[R-SIG-Mac] Poor plotting performance on Mac OS X
peter dalgaard
pdalgd at gmail.com
Mon Jul 10 23:35:26 CEST 2017
Thanks Don,
Can you perhaps make that a little closer to being reproducible for people who might want to try it on newer hardware? (packages, location of input file).
(And by the way, xterm? What did Terminal.app do to you?)
This, along with a thread from 2014 that Google dug up, strongly suggests that quartz() is the culprit. It might not be our fault though, as it seems that "matplotlib" (Python) has had similar problems. In the latter case, it seems to have worked to "switch to the agg backend", whatever that means. (AGG is AntiGrain Geometry, which is apparently so stable that it hasn't changed since 2006. Its author died suddenly in 2013, it seems.)
-pd
> On 10 Jul 2017, at 19:59 , MacQueen, Don <macqueen1 at llnl.gov> wrote:
>
> For what it's worth, here is my experience on a late 2013 Mac Pro.
> (I normally run R from an xterm shell within an X Windows context)
>
> The best performance for displaying the image on-screen uses cairographics and Polypath.

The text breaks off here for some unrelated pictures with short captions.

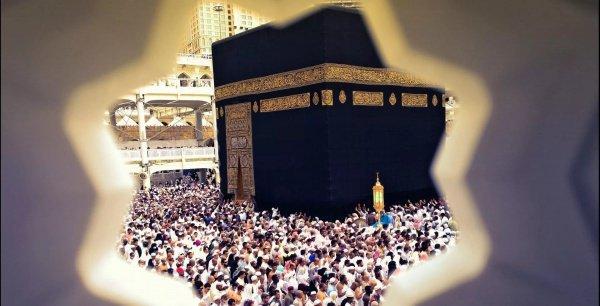 Во время хаджа россияне продемонстрировали все лучшие качества приверженцев ислама: доброе отношение друг к другу и взаимопомощь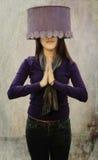 Flicka som använder hatten med textur Royaltyfri Bild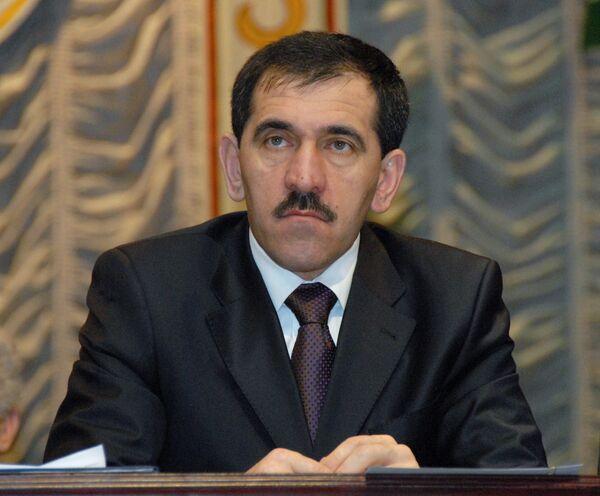 Президент республики Юнус-Бек Евкуров на съезде народов Ингушетии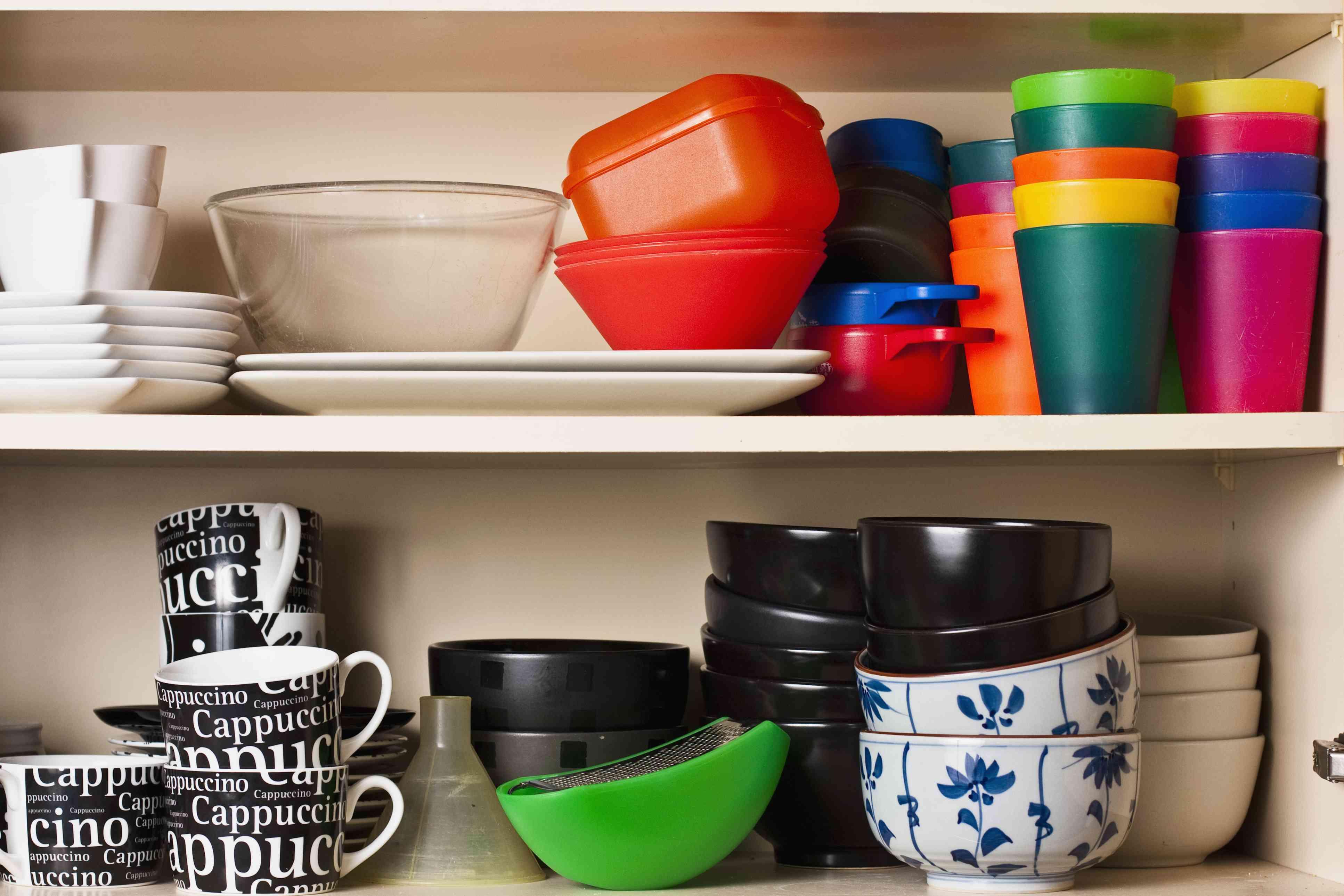 kitchen cabinet cups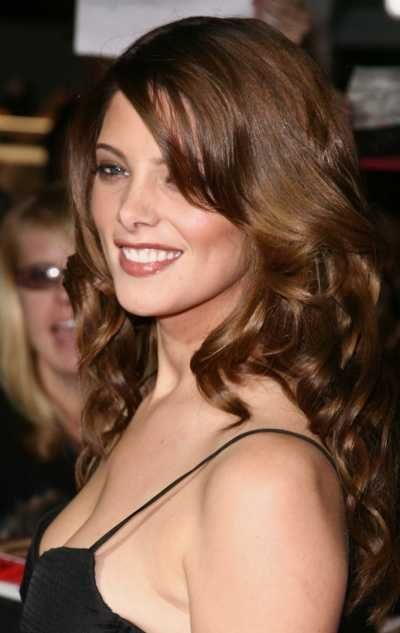 Top 10 celebrity hairstyles of 2008 - Celebs who like to leave it long!: Brunettes Hair, Hair Colors, Long Hairstyles, Celebrity Hairstyles, Long Brunettes, Hair And Beautiful, Ashley Greene, Green Hairstyles, Blondes Brunettes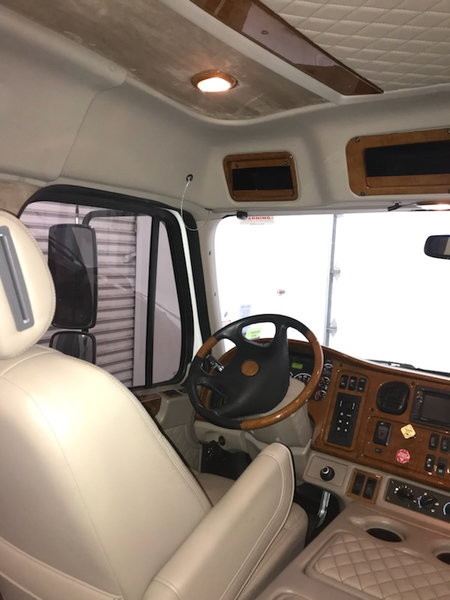 Freightliner with United Stacker  for Sale $192,000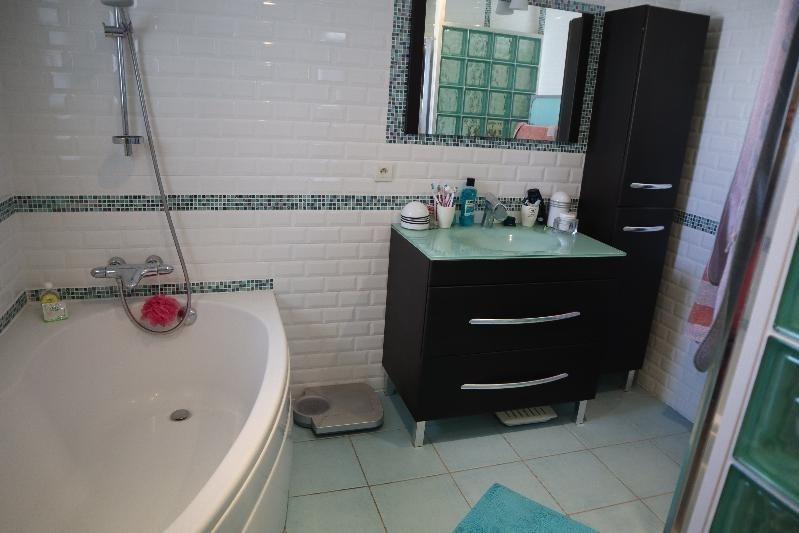 Deluxe sale house / villa Royan 649800€ - Picture 9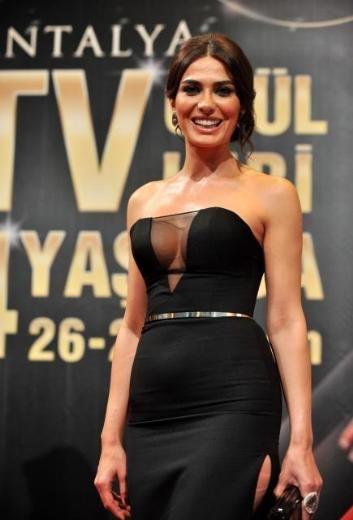 Gamze Karaman 4. Antalya TV Awards - April 27, 2013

It's the only one fast enough to be satisfactory for interactive use, in my opinion [though x11(type='Xlib') could be tolerated]. pdf() is even faster.
>
> -Don
>
>> nsw <- readOGR('data','SA3_2016_AUST', stringsAsFactors=FALSE)
> OGR data source with driver: ESRI Shapefile
> Source: "data", layer: "SA3_2016_AUST"
> with 358 features
> It has 9 fields
> Warning message:
> In readOGR("data", "SA3_2016_AUST", stringsAsFactors = FALSE) :
> Dropping null geometries: 93, 94, 161, 162, 245, 246, 275, 276, 311, 312, 328, 329, 339, 340, 351, 352, 357, 358
>
> ## The "original" X windows device (does not support Polypath)
>> x11(type='Xlib')
>> system.time( plot(nsw, usePolypath=FALSE) )
> user system elapsed
> 0.882 0.512 99.618
>
> ## a more "modern" version of the X windows device
>> x11(type='cairo')
>> system.time( plot(nsw, usePolypath=FALSE) )
> user system elapsed
> 2.233 5.007 68.410
>
>
> ## Polypath gives large improvement
>> x11(type='cairo')
>> system.time( plot(nsw, usePolypath=TRUE) )
> user system elapsed
> 1.772 0.461 5.785
>
> ## Same R session as above, but using the quartz device
>> quartz()
>> system.time( plot(nsw) )
> user system elapsed
> 1135.606 1.556 1137.445
>
>> pdf('test.pdf')
>> system.time( plot(nsw) )
> user system elapsed
> 2.029 0.200 2.248
>> dev.off()
>
>
>> sessionInfo()
> R version 3.4.1 (2017-06-30)
> Platform: x86_64-apple-darwin15.6.0 (64-bit)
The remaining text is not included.